The Hazel Wood (The Hazel Wood #1)(5)



Hearing her pull the age card for the first time in memory made me horribly, burningly curious. I had to read that book. Had to. I never saw the copy from the attic again, but I remembered the title and bided my time. I looked for it at libraries and bookshops, and on the shelves of all the people we stayed with, but I never found it. It showed up on eBay once—I used to have a Google alert set for the title—but the bidding quickly climbed beyond my price range.

So I turned to finding out more about its author instead. That’s how my obsession with my grandmother, Althea Proserpine, began.

*

Lana left, and a guy named Norm came in to replace her. He spent the next three hours talking about a hangout he’d had with Lana that may or may not have been a date, not that he was worried about it, but what did I think and had Lana mentioned him?

I gave him noncommittal answers until finally I cracked. “Jesus Christ, Norm. This is the ‘move on with your life’ dance.” I did a dance like I was imitating a train. “There, did that work? Lana’s literally never said your name in my presence.”

The injured look on his face gave me a flush of dark satisfaction. “Damn, Alice, that’s cold.” He took off his hat, folded the brim to make it more pretentious, and re-perched it on his head.

His silent treatment for the rest of the night gave me time to think—time to replay what I’d seen, again and again. When my shift ended, I stepped out into the night feeling skinless. The light was gone, and the houses I passed on the way to the train looked closed and clannish, like that one house you skip on Halloween. I jerked back when a man brushed too close against me on the sidewalk. His skin smelled burnt and his eyes seemed too light in the dark.

He kept walking, barely acknowledging me. I was being paranoid. Everywhere I looked for the stocking cap, the blue eyes. Nothing.

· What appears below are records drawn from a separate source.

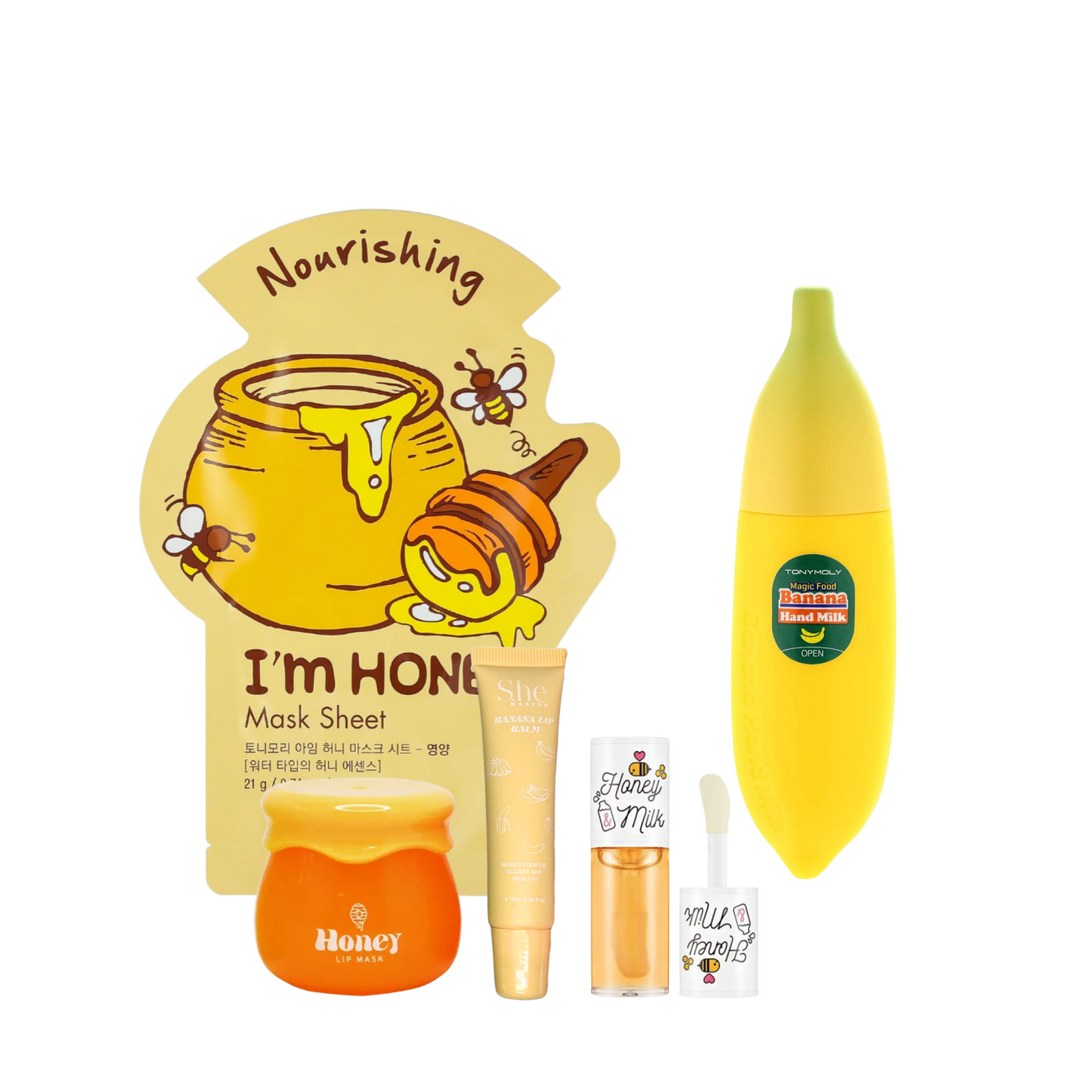 TONYMOLY Fruits color Bundle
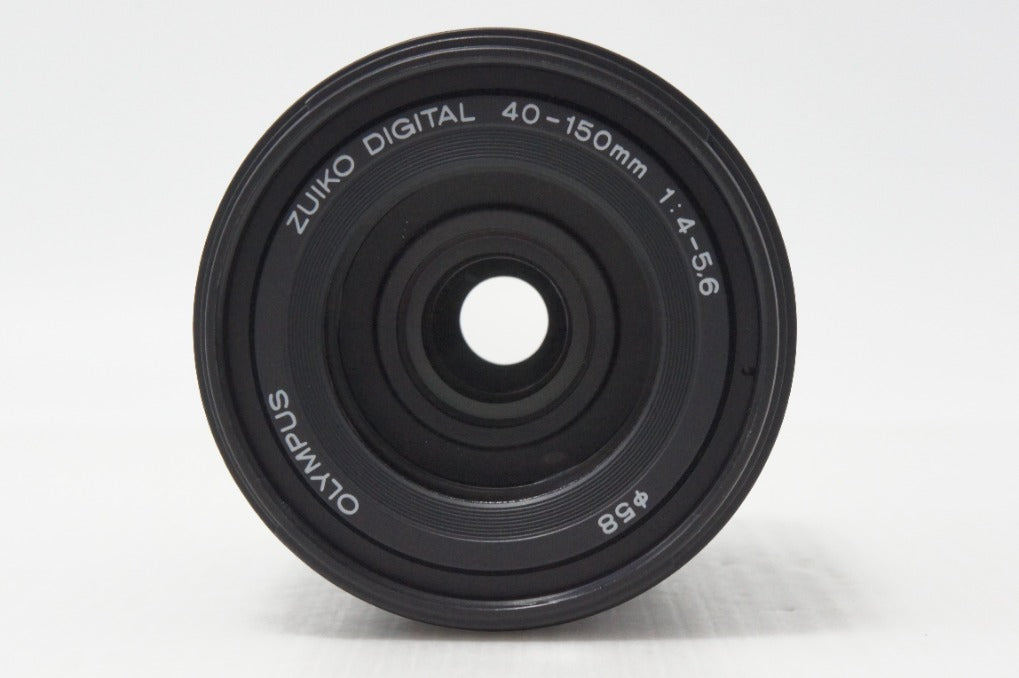 美品 OLYMPUS オリンパス ZUIKO DIGITAL ED 40-150mm F4-5.6 フォーサーズ ズームレンズ 260708ai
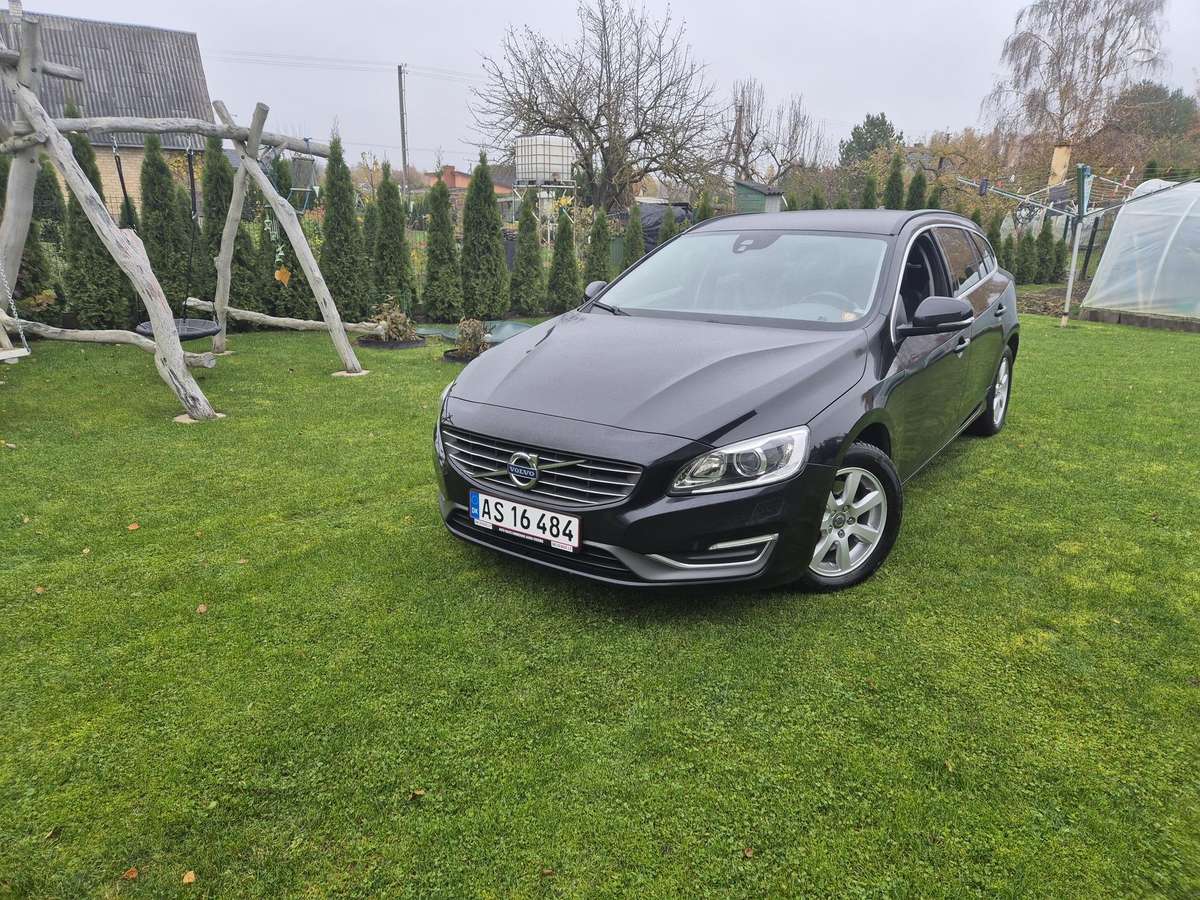 Volvo V60 2015 — vehicle for AFU Ukraine
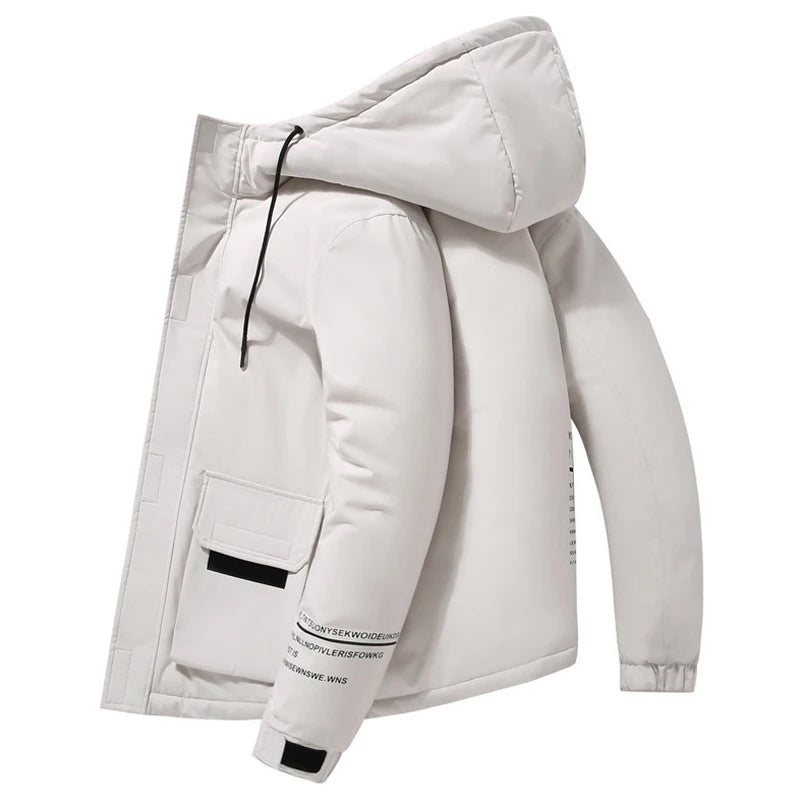 THE ARCTIC FLAIR PUFFER JACKET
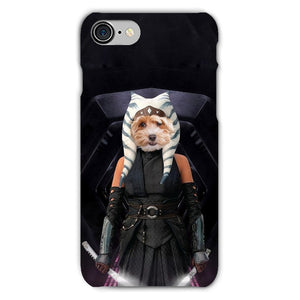 The Jedi Leader (Ahsoka Tano - Star Wars Inspired): Custom Pet Phone Case - Paw & Glory - Dog Portraits - Pet Portraits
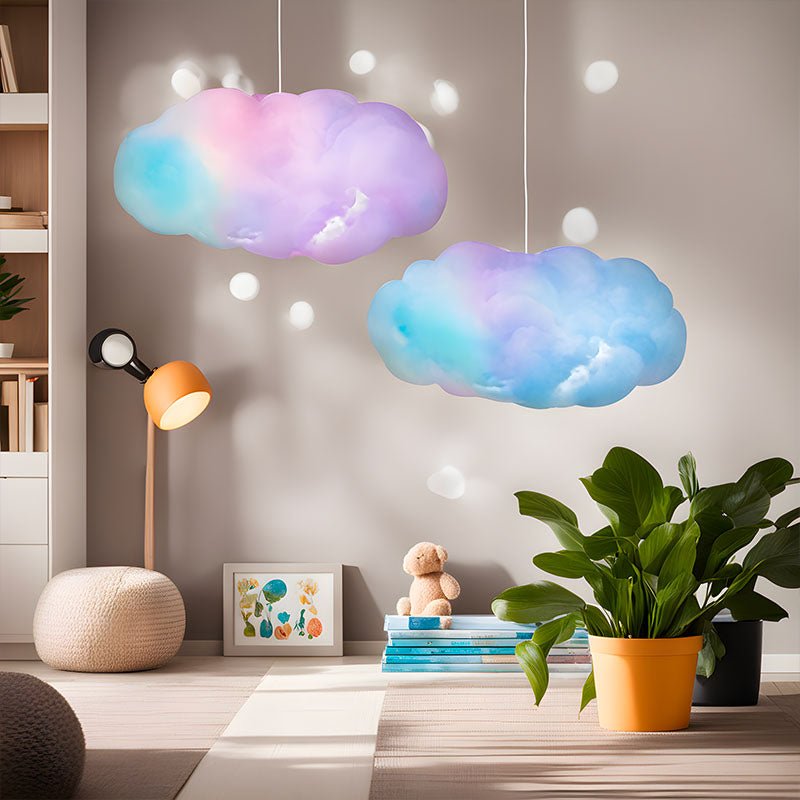 Colorful Sound LED Cloud Lamp - Befez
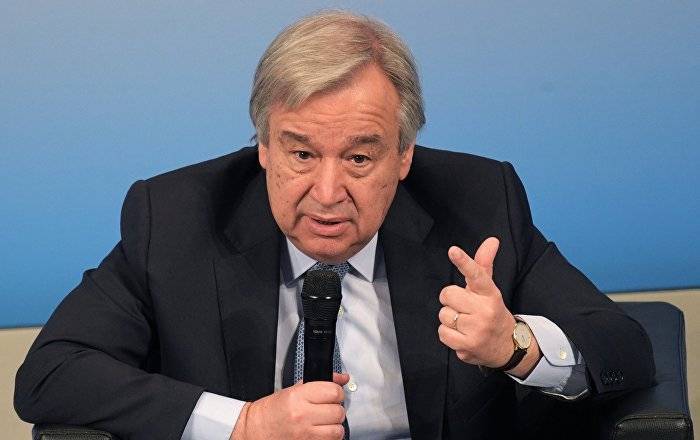 Антониу Гутерреш - Стефан Дюжаррик - Генсек ООН жестко осудил действия властей в Судане, где погибли люди - ru.armeniasputnik.am - Судан - г. Хартум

There were a handful of people waiting for the Q. I stood close enough to a woman pushing a baby in a stroller that it might’ve seemed like we were together. She didn’t look at me, but I saw her shoulders tighten. When the train came, I got in and jumped out again at the last possible moment, like I’d seen in the movies.

But then the platform was even emptier. I put one earbud in and played the white noise app Ella put on my phone and made me listen to whenever I started acting like a loaded gun.

When the next train came, I practically leapt on. The scene from the café kept unfolding like a movie in my mind: the crack of the plate, the blue of his eyes, the way he’d vanished out the door with the book in his hands. But already the edges were rubbing off the memory’s freshness. I could feel it degrading in my hands.

My neck hurt from holding it tight, keeping it on a swivel. The constant vigilance became a beat behind my eyes. When a guy holding a saxophone case threw open the door between cars, panic made a hot, hard starburst in my chest.

What if there was an explanation for the man’s unlined face, the sense I had that he hadn’t aged a day? Botox, French moisturizer, a trick of the light. My own black hole of a brain, writing an image from the past over the present.

Even so, he would still be a man who had a book that was impossible to find. Who’d told me ten years ago he knew my grandmother and was taking me to see her. What if he really had been? What if Ella had been wrong about him being a stranger?

What if Ella had been lying?

Years after I thought I’d buried it, the old obsession stirred. When the train finally rose up from underground and onto the bridge, I pulled up an article about Althea on my phone. It was once my favorite, the longest piece I could find. I even had an original copy of the magazine it ran in, which I came upon by some miracle in a used bookstore in Salem. Vanity Fair, September 1987, featuring a six-page spread of my grandmother on her newly bought estate, the Hazel Wood. In the photos she’s as slender as the cigarette she’s smoking, wearing cropped pants and red lipstick and a look that could slice through glass. My mother is a black-haired blur by her knees, a wavering shadow under the glitter of the swimming pool.

It opens like this: “Althea Proserpine is raising her daughter on fairy tales.” It’s an odd opening, because my mom barely figures in the rest of the article, but I guess the journalist liked the double meaning. My mom was raised hearing fairy tales, like anyone else, and she was raised on the money that came from them. Althea’s estate, the Hazel Wood, was bought with fairy-tale money, too.

Before she wrote the strange, brief volume that made her name, my grandmother was a writer for women’s magazines, back when the job was less “20 Sexy Things to Do with an Ice Cube” and more “How to Get That Spot out of Your Husband’s White Shirt.”

Until she took a trip in 1966. She doesn’t name names, but she doesn’t stint on telling the reporter the good stuff: she was traveling with an older man, a married editor at a men’s monthly, lazing around the Continent with a group of other bored American tourists. After nine days spent drinking their liquor hot (couldn’t trust the ice cubes) and writing letters to their friends at home, things went sour between her and the married man. She took off on her own. And something happened.

She doesn’t say what, exactly. “I chased a new kind of story through a very old doorway,” she told the journalist. “It took me a long time to find my way back.” Not another word is said about what she did between 1966 and 1969, while her houseplants died and her job dried up and her New York life got mossed over and swept away.